# Initial DCC Programming/Setup for 3 Engines



## xrunner (Jul 29, 2011)

Later next month I'll probably order my DCC system components. I will have 3 engines ready to go. I know that the addresses of them will have to be set to unique numbers, but what else will I _have_ to program?

What else will I _want_ to program? What CV settings are the ones I would want to play with first - acceleration, deceleration, etc.? For example, does the engine I want to use for a switcher need different settings from the other engines for a realistic setup?

Thanks for any advice.


----------



## Massey (Apr 16, 2011)

The only thing you will really need to set is the addresses. Beyond that is up to you. If you plan on using 2 dissimilar engines in a MU then you will need to mess with the speed tables to match their speed. Also start voltage is a good thing to adjust. This will allow your engine to start moving as soon as you open the throttle to 01. And the last thing to really worry about is normal direction. Some engines run short hood forward some run long hood forward. By default most decoders run the short hood forward but not all.

Massey

P.S. look up the CVs and values online or in the manual before messing with them.


----------



## xrunner (Jul 29, 2011)

Massey said:


> Also start voltage is a good thing to adjust. This will allow your engine to start moving as soon as you open the throttle to 01.

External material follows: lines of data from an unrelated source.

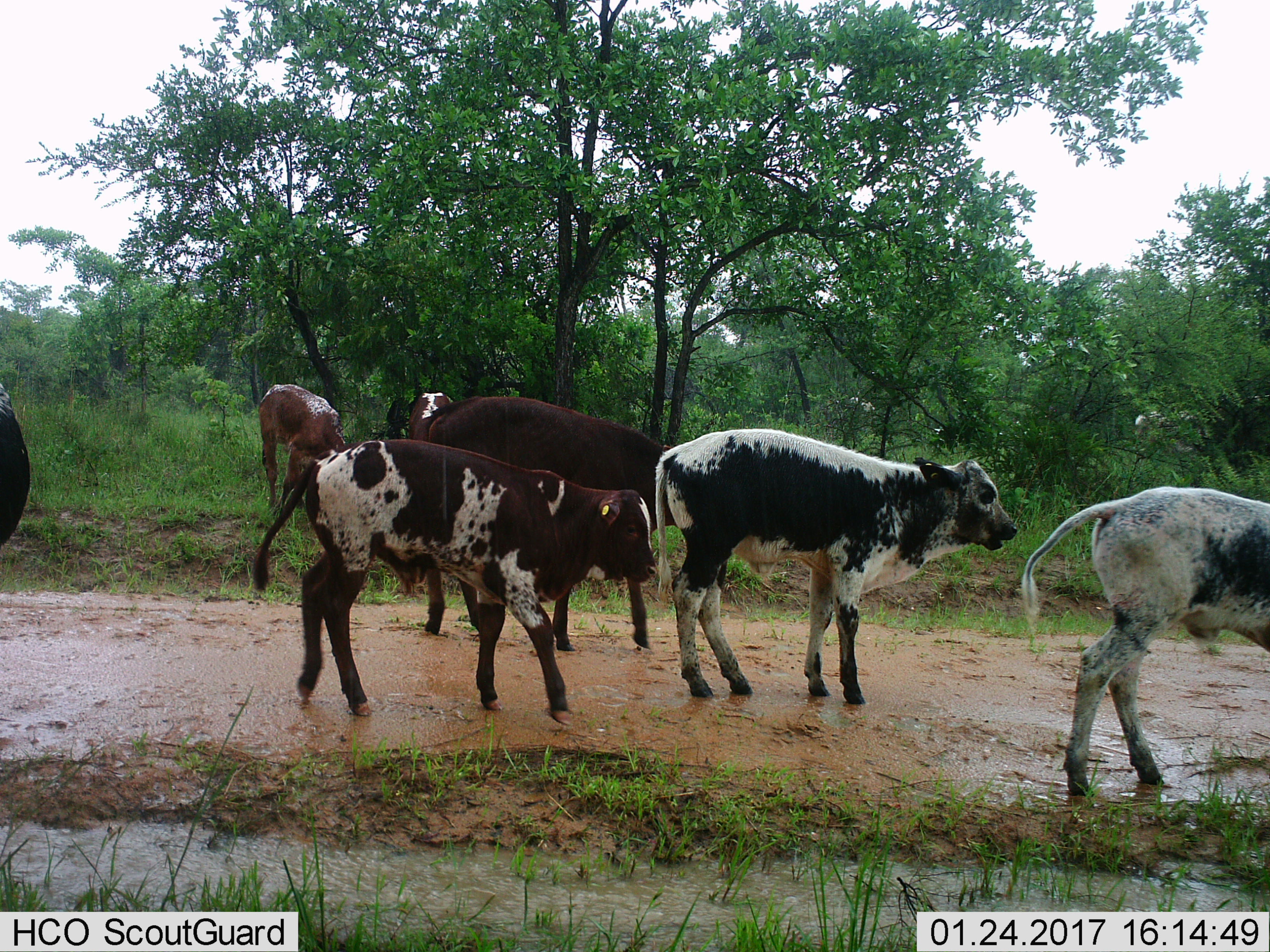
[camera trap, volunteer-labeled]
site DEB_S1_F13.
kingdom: Animalia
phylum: Chordata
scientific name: Vertebrata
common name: domestic animal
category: domesticanimal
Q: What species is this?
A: Domesticanimal (domestic animal) (Vertebrata).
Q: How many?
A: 7.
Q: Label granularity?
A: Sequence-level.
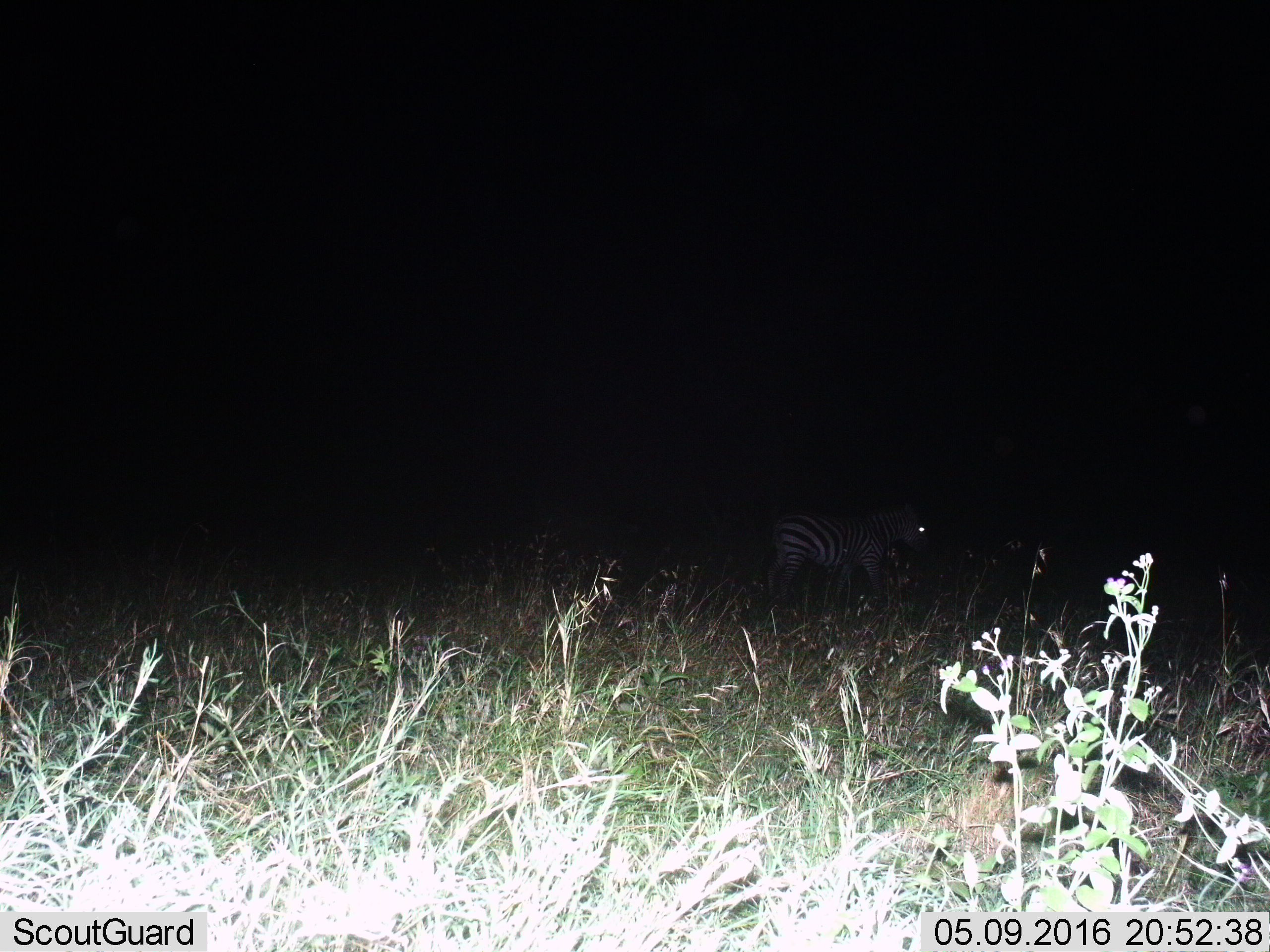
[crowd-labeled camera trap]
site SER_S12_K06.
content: unidentified animal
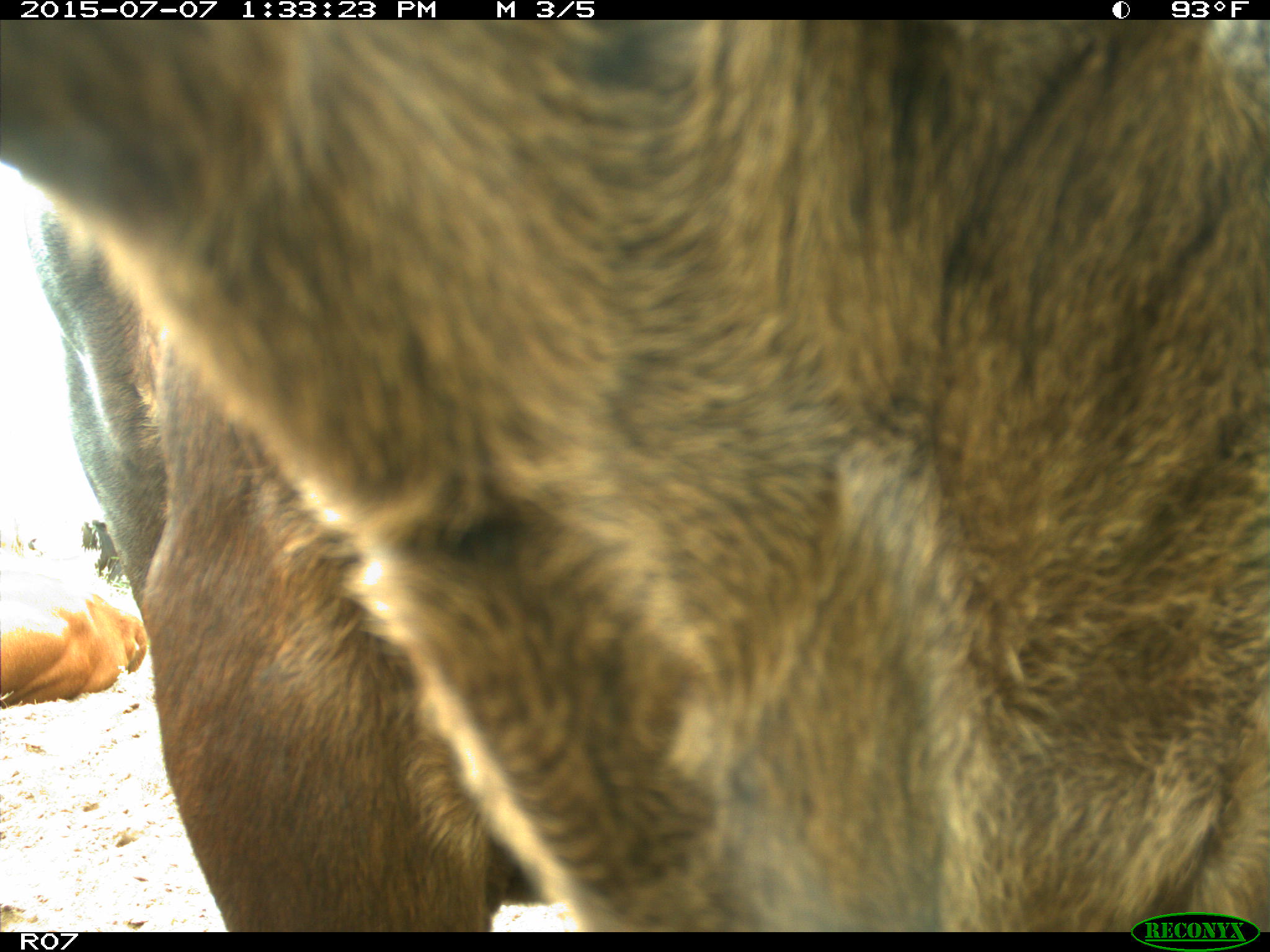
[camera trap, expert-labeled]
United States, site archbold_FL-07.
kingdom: Animalia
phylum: Chordata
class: Mammalia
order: Artiodactyla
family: Bovidae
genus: Bos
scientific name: Bos taurus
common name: domestic cow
Bos taurus (domestic cow).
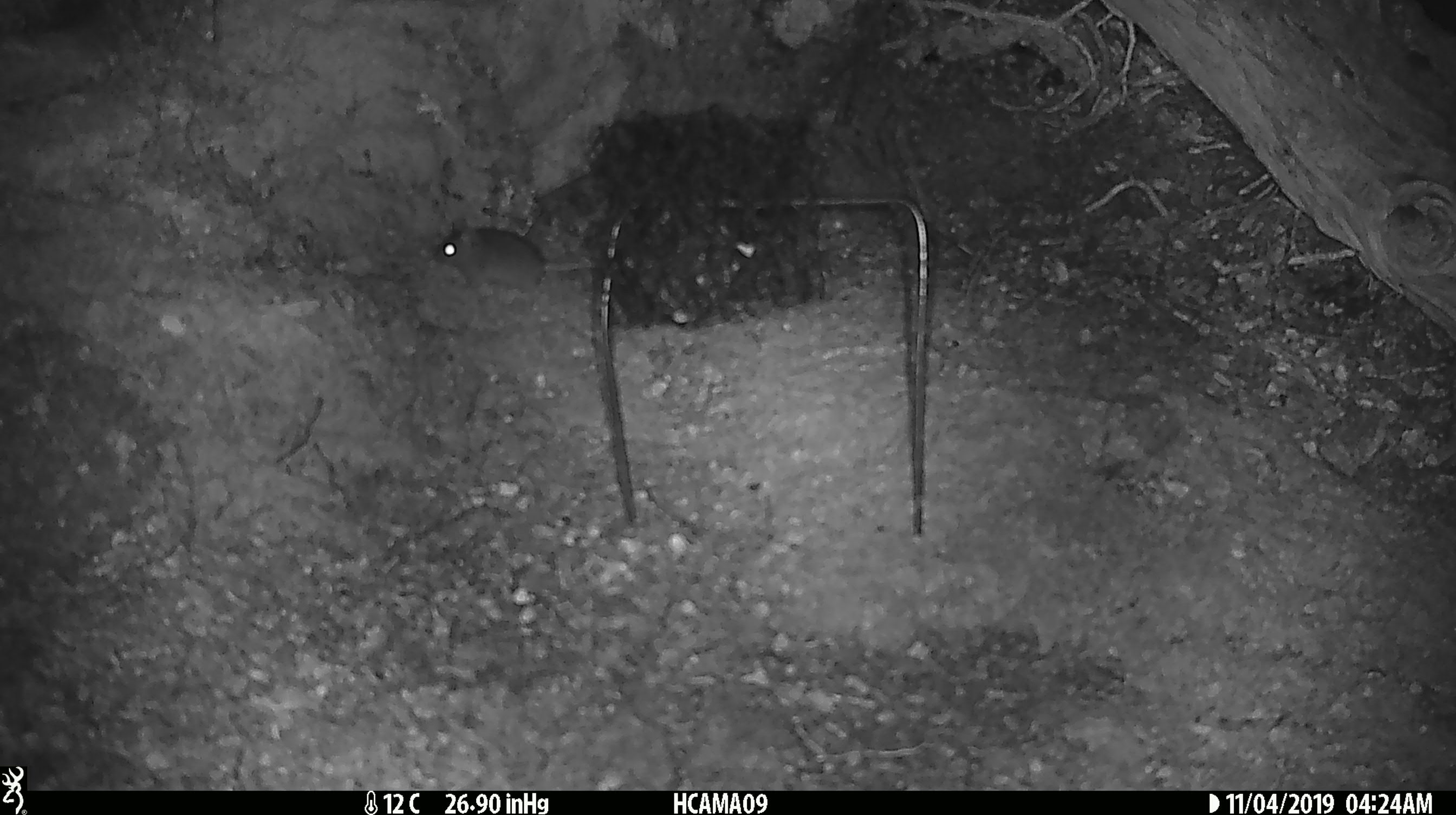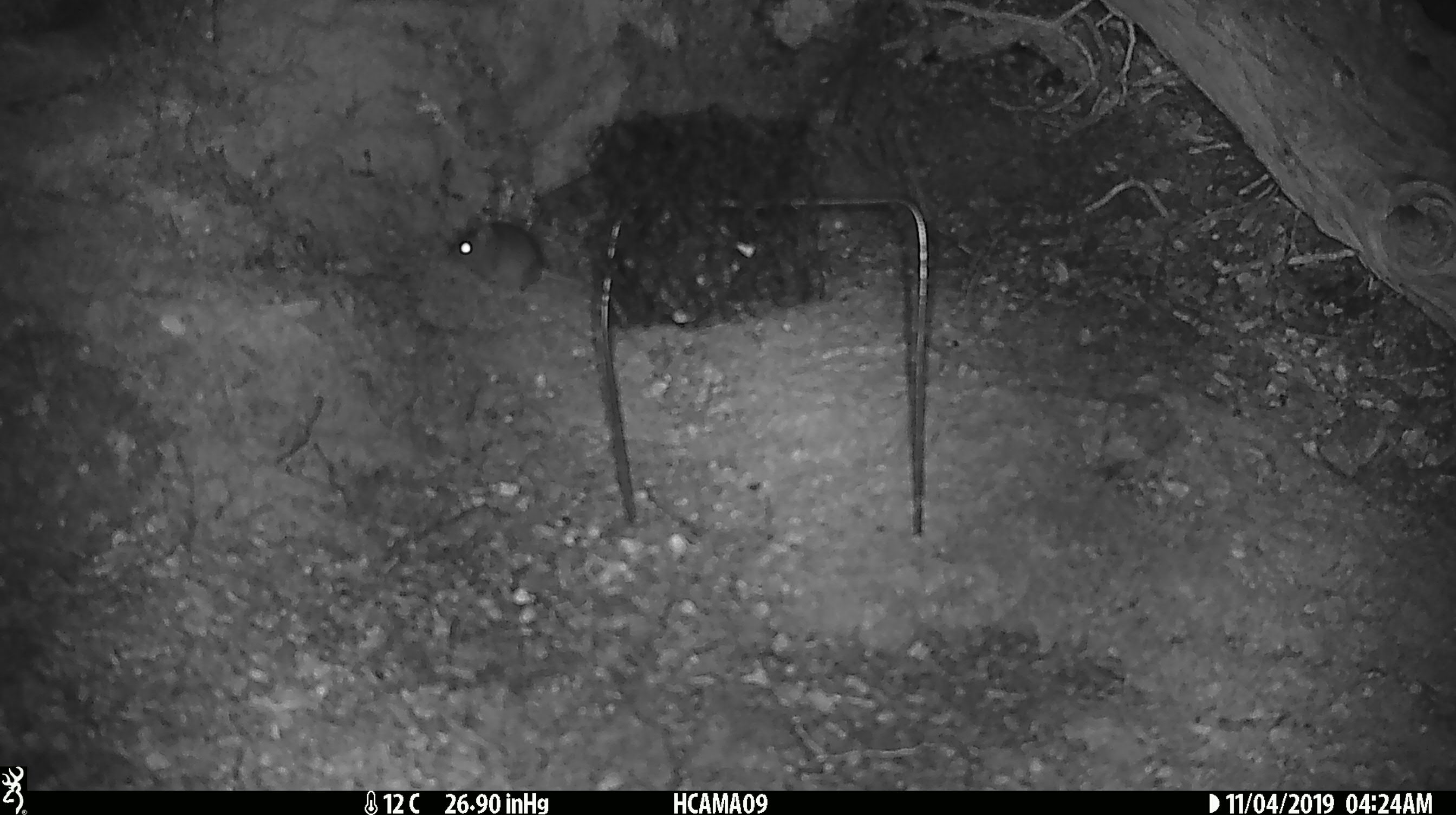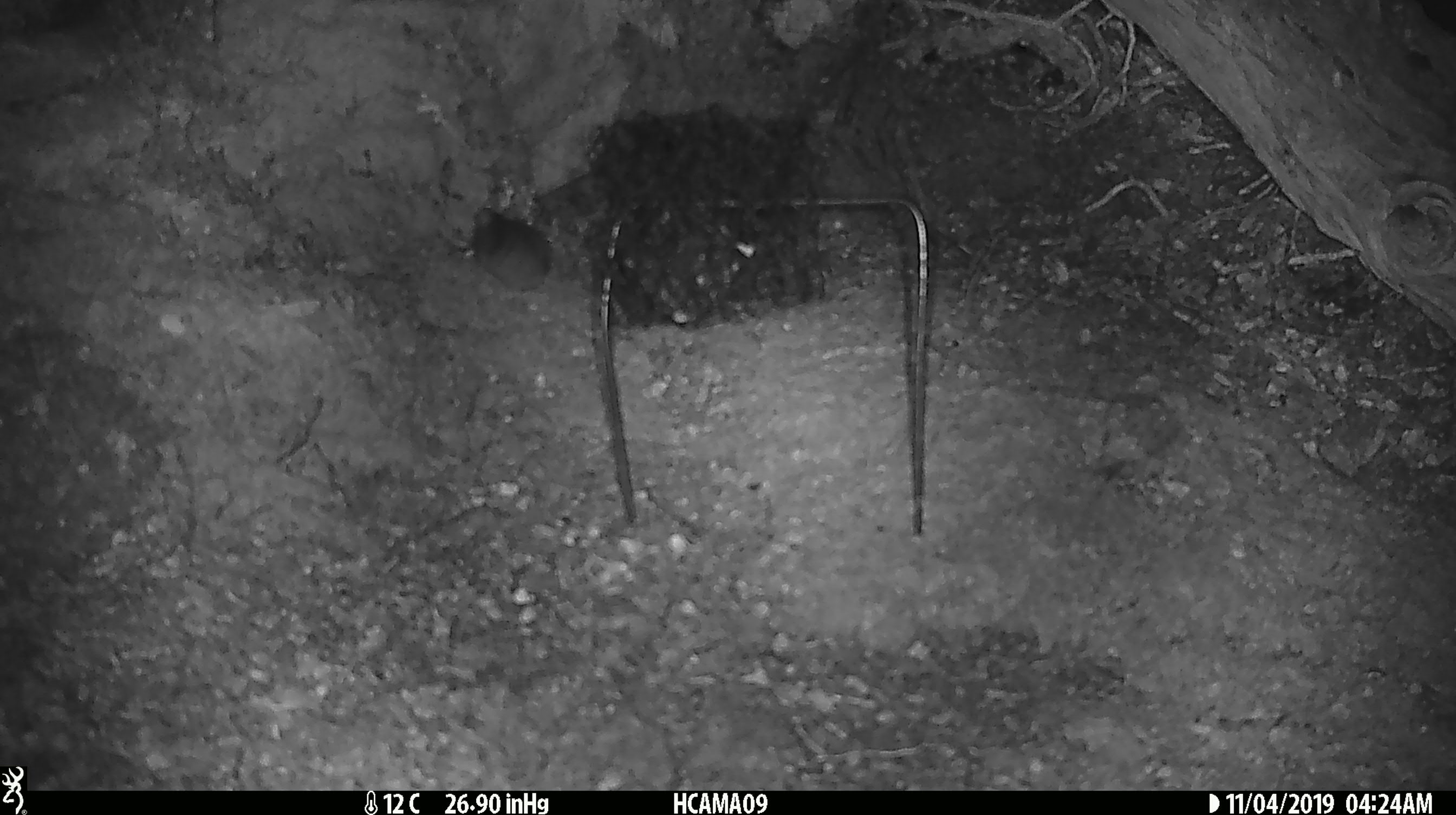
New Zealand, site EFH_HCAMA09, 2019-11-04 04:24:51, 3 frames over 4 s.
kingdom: Animalia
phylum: Chordata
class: Mammalia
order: Rodentia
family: Muridae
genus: Mus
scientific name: Mus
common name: mouse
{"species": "mouse (Mus)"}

Hmmm, why would you _not_ want the engine to start moving as soon as you open the throttle to 01?



> P.S. look up the CVs and values online or in the manual before messing with them.


I am.


----------



## Massey (Apr 16, 2011)

you would want that but not all engines will do that with the factory decoder settings. This is why they give you the option to change it. You can also set the top speed as well. Some advanced decoders have a switching mode that can be changed on the fly for switch engines that will limit their speed while in that mode. Then it can be changed and allowed to run full speed if the engine needs to leave the yard. Not all decoders do this but the more advanced ones do.

Dont worry about not knowing all this stuff right away. I have been doing this now for about 10 years and I started DCC from the beginning and I still dont know all that DCC does.


Massey


----------



## Artieiii (Apr 25, 2011)

I ditto what others have said xrunner. Just set the long or short address of the engines and go with that till you get curious down the road and start fiddling with the CV's to tweak their performance.
-Art


----------